If an epistemological shift of the kind I describe is taking place, it is the first major shift since the one that occurred in the late 17th century when the epistemological paradigm that reigned until the 21st century was established. This earlier shift involved the rejection of the notion that knowledge was established by authority alone, in the absence of experience; it is a process convincingly explained, in my view, by the historian of science Brian Copenhaver. The current shift, if it is indeed happening, seems to be a return to an epistemology of authority – not in this case the authority of the ancients or the Church Fathers, but of an imagined artificial supermind that has consumed the totality of data and is now the source of truth. Except of course that it hasn’t; AI has not and cannot be in possession of all data, and it isn’t a mind and never will be. Machine learning has its place, but the omnipresence and relentless promotion of generative AI within entertainment and social media has misled millions of people as to its potential and value, leaving them unmoored from the mechanisms by which we have striven to establish knowledge and truth (albeit not straightforwardly or uncontestedly) for the last four hundred years. I don’t know what the future holds, but what we are witnessing is far more than just ignorance. Something fundamental in the relationship between human beings and what we think know (and how we think we know it) is shifting.

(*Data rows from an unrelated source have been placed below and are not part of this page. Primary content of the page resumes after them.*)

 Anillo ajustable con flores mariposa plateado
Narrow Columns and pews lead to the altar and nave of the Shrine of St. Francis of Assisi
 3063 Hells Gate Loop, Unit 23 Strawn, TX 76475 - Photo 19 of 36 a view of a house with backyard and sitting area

This seems to me an important point to emphasize. It's worth noting that reverse-engineering not only books, but people, was a thing for enthusiasts of the idea of AI long before there was any AI worth talking about.

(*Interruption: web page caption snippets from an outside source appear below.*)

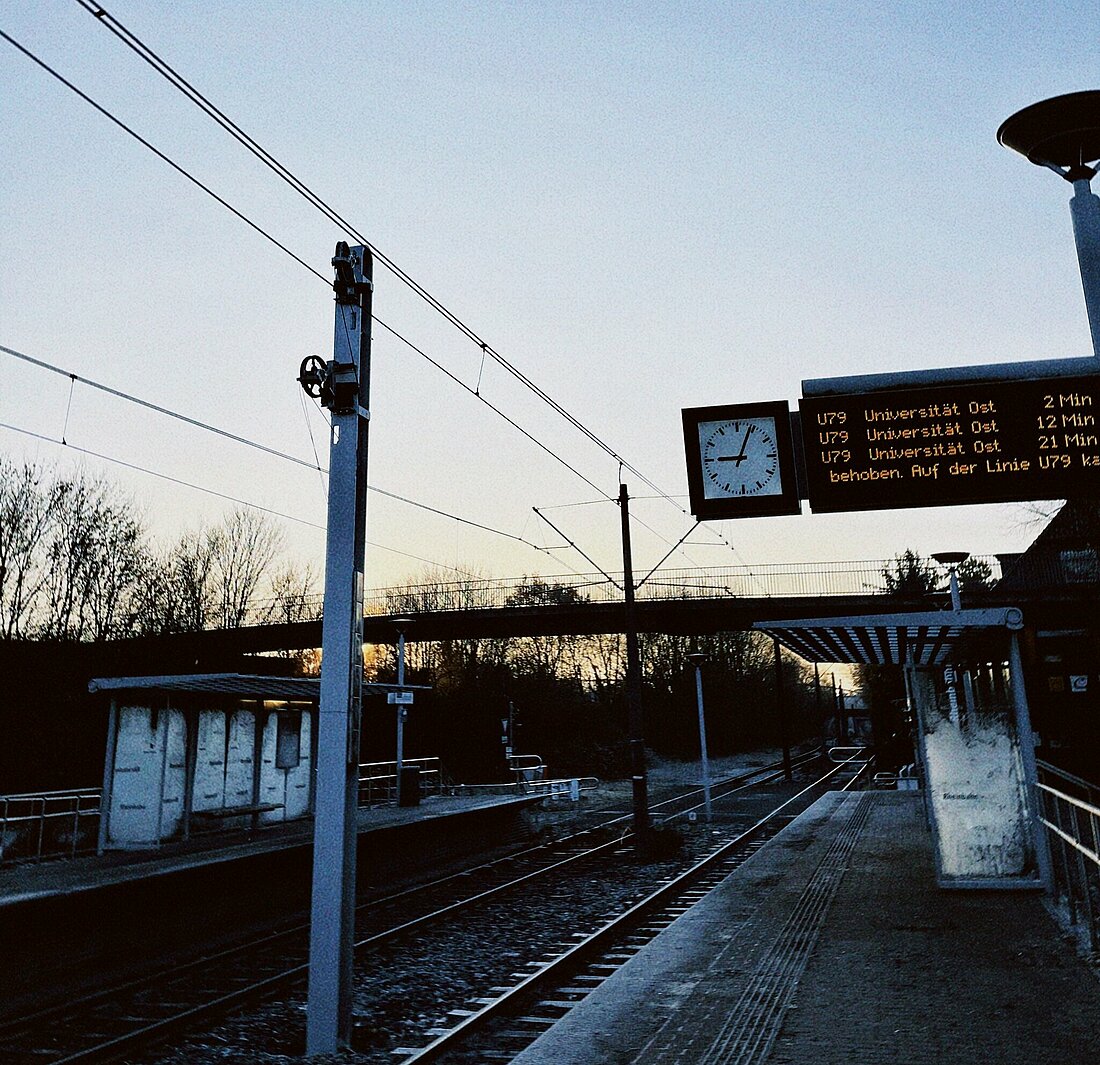 Zu sehen ist eine Bahnhaltestelle in Lohhausen und eine Tafel auf der die nächste Fahrt Richtung Uni Ost/Botanischer Garten angeschlagen ist.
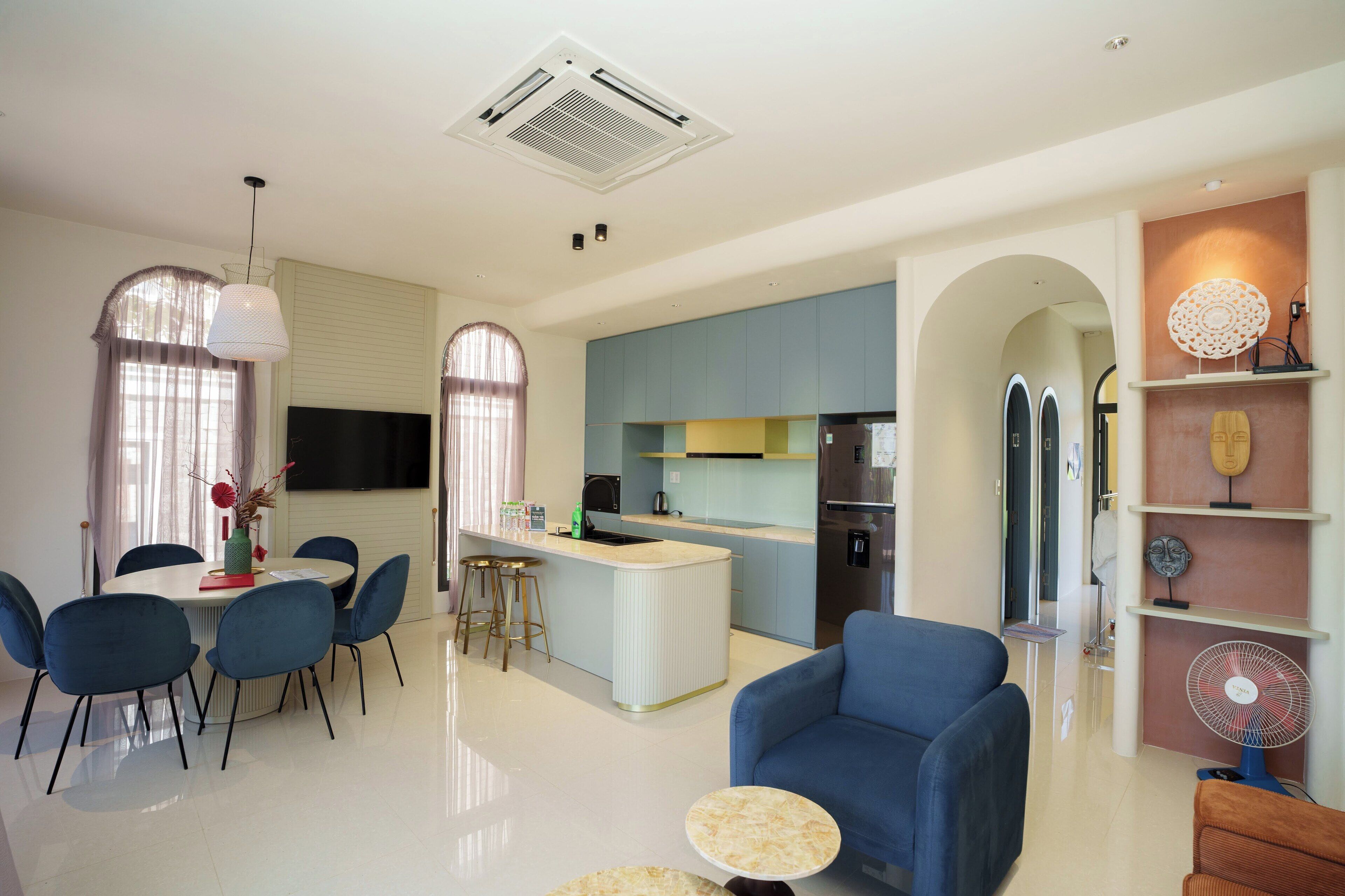 A modern kitchen with a central island, blue chairs, a dining table, and a blue sofa.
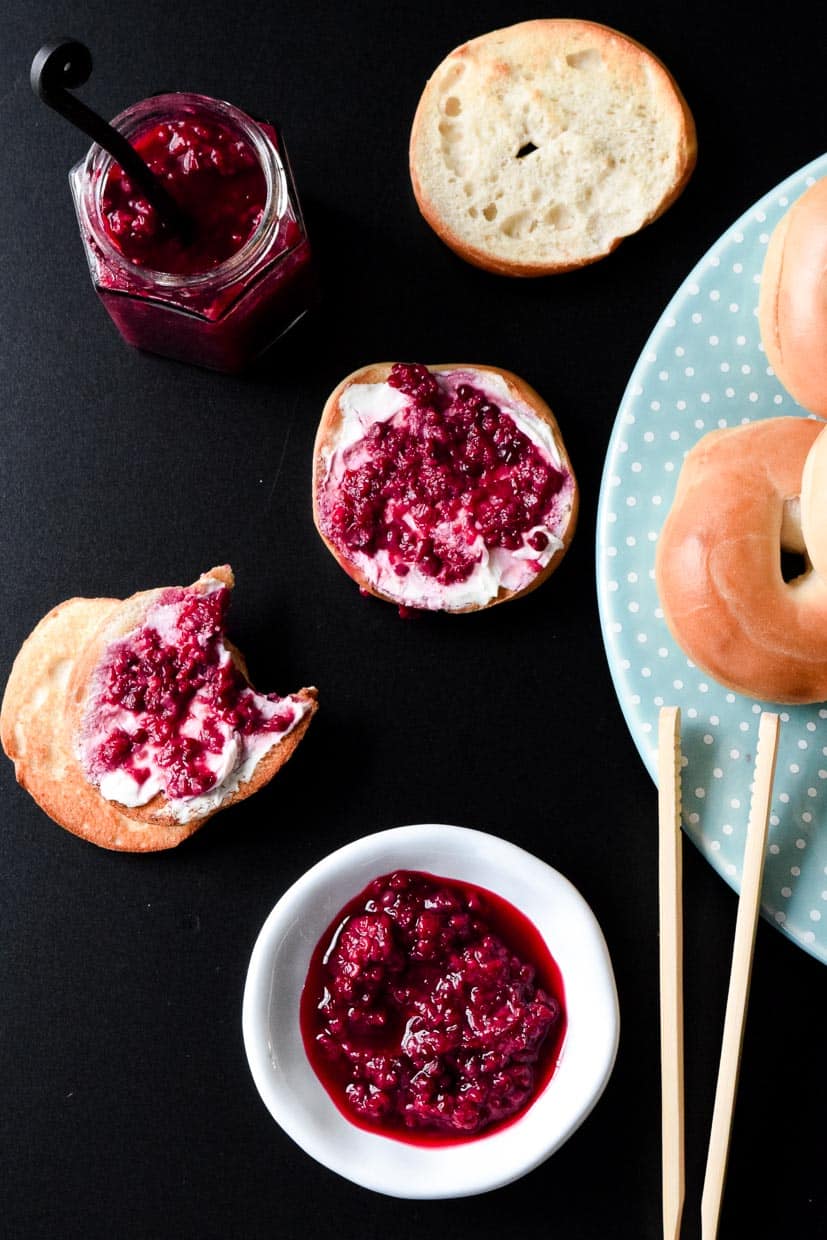 Fresh Mixed Berry Compote top view in white bowl with mini bagels topped with compote 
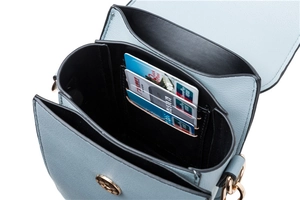 Detail view of light blue PU leather phone bag with three card slots and inner lining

I do think, though, that the way we are using the term 'artificial intelligence' needs some care. The idea of AIs that definitely *are* minds just like ours was always there and it has not been realized (although there is the old Turing Test question of how would you know if it had). That it *can never* be realized is a faith-based claim, very different from the claim that a large language model like ChatGPT is not, and cannot be, a mind.
You can argue that an LLM could be a component of a mind, certainly; or that it is an important step towards the emergence of 'general' AI - but then you could argue the same thing about all kinds of previous steps that went into the development of LLMs (as well as about other contemporary examples of AI that are not LLMs, like AlphaFold or Stockfish).

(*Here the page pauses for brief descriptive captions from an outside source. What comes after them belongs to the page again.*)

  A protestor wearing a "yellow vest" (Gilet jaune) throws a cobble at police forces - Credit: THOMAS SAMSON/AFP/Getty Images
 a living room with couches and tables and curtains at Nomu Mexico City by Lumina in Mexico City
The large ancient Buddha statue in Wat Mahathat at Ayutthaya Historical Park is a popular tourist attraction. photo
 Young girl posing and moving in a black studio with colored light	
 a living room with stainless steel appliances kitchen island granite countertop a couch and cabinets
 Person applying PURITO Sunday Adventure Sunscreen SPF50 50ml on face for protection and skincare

So that means that you could argue that statistical models were always a form of AI. Alternatively you could see current AI as a form of 'automated statistics,' part of a longer trend in research to have statistical models become more automated and opaque. Saying 'automated statistics' rather than 'artificial intelligence' would not be any more accurate, I think, but I think it would reveal deep roots to the epistemological change you describe.
I think the roots are in the concept of probability and the reluctance to engage with that concept on a deep level which leads to a tendency to use it to arrive back at a simulacrum of a binary true and false.
Thank you. As a classicist, principally of Akkadian, this is a really interesting step forward in how we think about AI in manuscript ’restoration.’